Nurse Colette represents my life — and all the things I have done. All the things I have cared about. All the things that have given me comfort. But now that the bandages are off, it does not look so good. There was a time — not so long ago — I had no regrets. Now I regret almost everything — all the way back to my first choice on my university application at age 17. I have made poor choices for friends, hobbies, education and jobs. I have allowed myself to be influenced by people who did not have my best interests at heart. I have allowed myself to be comforted by watching TV and drinking wine. I have filled dozens of notebooks with writing that no one will ever read.

Life is pretty decent right now. I have a good job that I can do from home. And I live in a nice neighborhood. But I have had a lot of disappointments and sadness along the way. And I have embarrassed myself so frequently without realizing it at the time. I can not think of a single event that does not make me cringe to think about. And on top of all that, despite having been using the internet since the early 1990s, I have become very fearful of being online, something that is almost impossible to avoid now. At least three times a week I am terrorized by fears that one of my accounts/devices has been hacked. Every surprise behavior of my iPhone prompts several hours of research to reassure myself it is either expected behavior or an annoying iOS bug. Unfortunately, my job is in IT, so my newsfeeds are always full of reports of the latest zero-day vulnerabilities and zero-click malware attacks on one platform or another. I am in a permanent state of fear.

I am not one for video games because my hand-eye coordination is lousy and my reactions are too slow. But sometimes I have had puzzle apps on my phone or iPad where I just try to top my best score. Most apps allow you to abandon a game without seeing it through to the end. Once I realize a game has gone off the rails and that I am not going to beat my best score, I tend to abandon the game rather than waste any more time with it. If my life were one of these games, I would probably abandon it and start over.

But I suppose I could put those bandages back on 🤕

5 thoughts on “And then the bandages came off…

  1. I’m sorry you feel like this. I don’t understand exactly how your autism diagnosis got you to this point. Why do you now regret things that you were OK with at the time? It sounds like you made your decisions based on the information you had at the time, which is the right thing to have done, even if you would now handle them differently.

    I don’t see the TV and wine comfort as problematic unless you were indulging to excess. Nor do I see the problem with writing for yourself. What upsets you about them?

    The internet fear sounds like it could be a form of OCD where the obsession is the fear your account has been hacked prompting a checking compulsion.

    Liked by 2 people

    1. Good point. It’s possible the autism diagnosis isn’t what’s driving this. It’s just that I’ve always been able to view my life through a “happy” lens — acknowledging the times that weren’t so good, but finding plenty to be happy about also. I think this is the first time in my life I am experiencing genuine sadness — and so am viewing my life through a different lens. I cannot pinpoint the source of the sadness. Perhaps I’m just soaking up the sadness of the world around me.

§ SUPPLIED RECORDS:
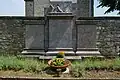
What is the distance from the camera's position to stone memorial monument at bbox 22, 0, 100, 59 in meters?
8.80

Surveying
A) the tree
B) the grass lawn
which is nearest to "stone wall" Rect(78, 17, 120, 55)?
the grass lawn

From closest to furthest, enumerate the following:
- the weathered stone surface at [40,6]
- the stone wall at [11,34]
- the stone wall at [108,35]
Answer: the stone wall at [108,35] < the stone wall at [11,34] < the weathered stone surface at [40,6]

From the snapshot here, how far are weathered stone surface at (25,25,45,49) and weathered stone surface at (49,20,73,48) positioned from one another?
1.83ft

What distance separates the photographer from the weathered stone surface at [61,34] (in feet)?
29.1

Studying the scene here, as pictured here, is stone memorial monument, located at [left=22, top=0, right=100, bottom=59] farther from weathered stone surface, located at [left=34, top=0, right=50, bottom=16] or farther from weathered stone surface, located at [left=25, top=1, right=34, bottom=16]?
weathered stone surface, located at [left=25, top=1, right=34, bottom=16]

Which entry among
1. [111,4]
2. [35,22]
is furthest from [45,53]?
[111,4]

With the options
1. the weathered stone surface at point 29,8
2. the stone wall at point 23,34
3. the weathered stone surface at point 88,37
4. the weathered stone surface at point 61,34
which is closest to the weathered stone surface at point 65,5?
the weathered stone surface at point 61,34

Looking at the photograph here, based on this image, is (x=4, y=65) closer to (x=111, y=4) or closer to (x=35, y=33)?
(x=35, y=33)

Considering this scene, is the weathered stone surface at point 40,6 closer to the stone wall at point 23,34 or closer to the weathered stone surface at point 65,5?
the stone wall at point 23,34

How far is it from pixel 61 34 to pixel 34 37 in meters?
1.28

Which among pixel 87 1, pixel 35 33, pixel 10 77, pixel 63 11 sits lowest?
pixel 10 77

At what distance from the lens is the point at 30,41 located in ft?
30.2

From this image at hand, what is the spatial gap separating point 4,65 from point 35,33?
9.14 feet

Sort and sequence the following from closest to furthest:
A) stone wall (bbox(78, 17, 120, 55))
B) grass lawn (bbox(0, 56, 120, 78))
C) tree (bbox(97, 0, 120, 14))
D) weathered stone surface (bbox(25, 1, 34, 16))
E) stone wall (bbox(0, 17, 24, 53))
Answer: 1. grass lawn (bbox(0, 56, 120, 78))
2. stone wall (bbox(78, 17, 120, 55))
3. stone wall (bbox(0, 17, 24, 53))
4. weathered stone surface (bbox(25, 1, 34, 16))
5. tree (bbox(97, 0, 120, 14))
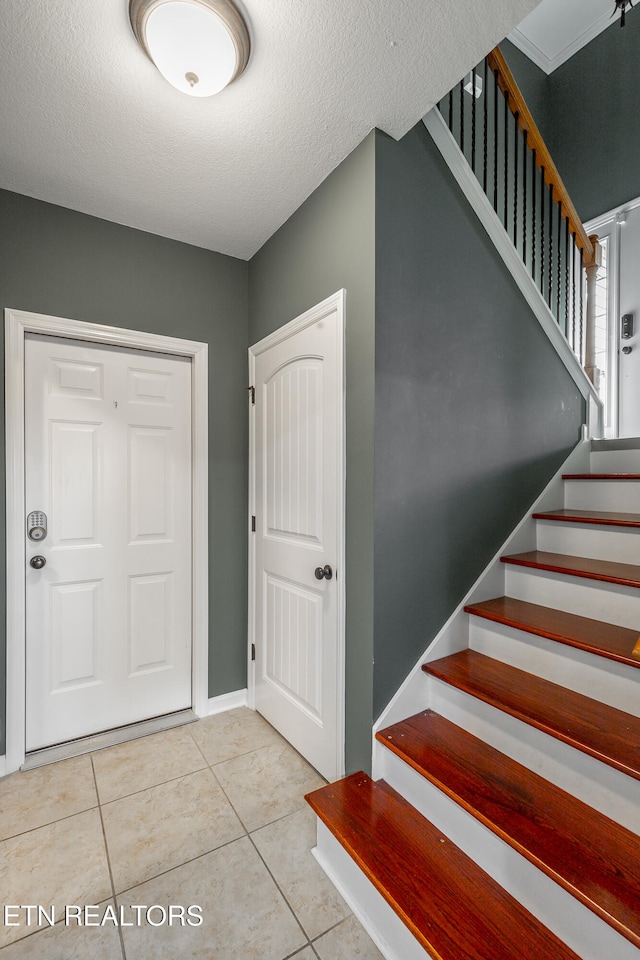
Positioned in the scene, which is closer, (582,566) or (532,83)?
(582,566)

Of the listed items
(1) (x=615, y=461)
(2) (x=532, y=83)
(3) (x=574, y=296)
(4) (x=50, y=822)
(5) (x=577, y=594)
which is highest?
(2) (x=532, y=83)

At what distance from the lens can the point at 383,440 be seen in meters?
1.64

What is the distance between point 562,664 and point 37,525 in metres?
2.28

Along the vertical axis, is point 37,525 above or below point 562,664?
above

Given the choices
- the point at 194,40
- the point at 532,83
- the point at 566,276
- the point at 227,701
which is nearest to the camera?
the point at 194,40

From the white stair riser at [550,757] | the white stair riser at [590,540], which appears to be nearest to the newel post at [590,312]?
the white stair riser at [590,540]

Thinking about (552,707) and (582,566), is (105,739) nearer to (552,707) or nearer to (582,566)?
(552,707)

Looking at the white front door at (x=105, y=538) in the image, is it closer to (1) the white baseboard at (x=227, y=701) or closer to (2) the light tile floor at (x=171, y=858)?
(1) the white baseboard at (x=227, y=701)

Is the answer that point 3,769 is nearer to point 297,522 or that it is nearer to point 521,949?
point 297,522

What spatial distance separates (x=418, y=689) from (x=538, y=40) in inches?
192

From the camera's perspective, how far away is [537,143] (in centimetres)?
236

§ ASSIGNMENT: Retype the provided passage word for word, beginning at the words "But I suppose" and stopping after "you about them?".

§ RESPONSE AREA:
But I suppose I could put those bandages back on 🤕

5 thoughts on “And then the bandages came off…

  1. I’m sorry you feel like this. I don’t understand exactly how your autism diagnosis got you to this point. Why do you now regret things that you were OK with at the time? It sounds like you made your decisions based on the information you had at the time, which is the right thing to have done, even if you would now handle them differently.

    I don’t see the TV and wine comfort as problematic unless you were indulging to excess. Nor do I see the problem with writing for yourself. What upsets you about them?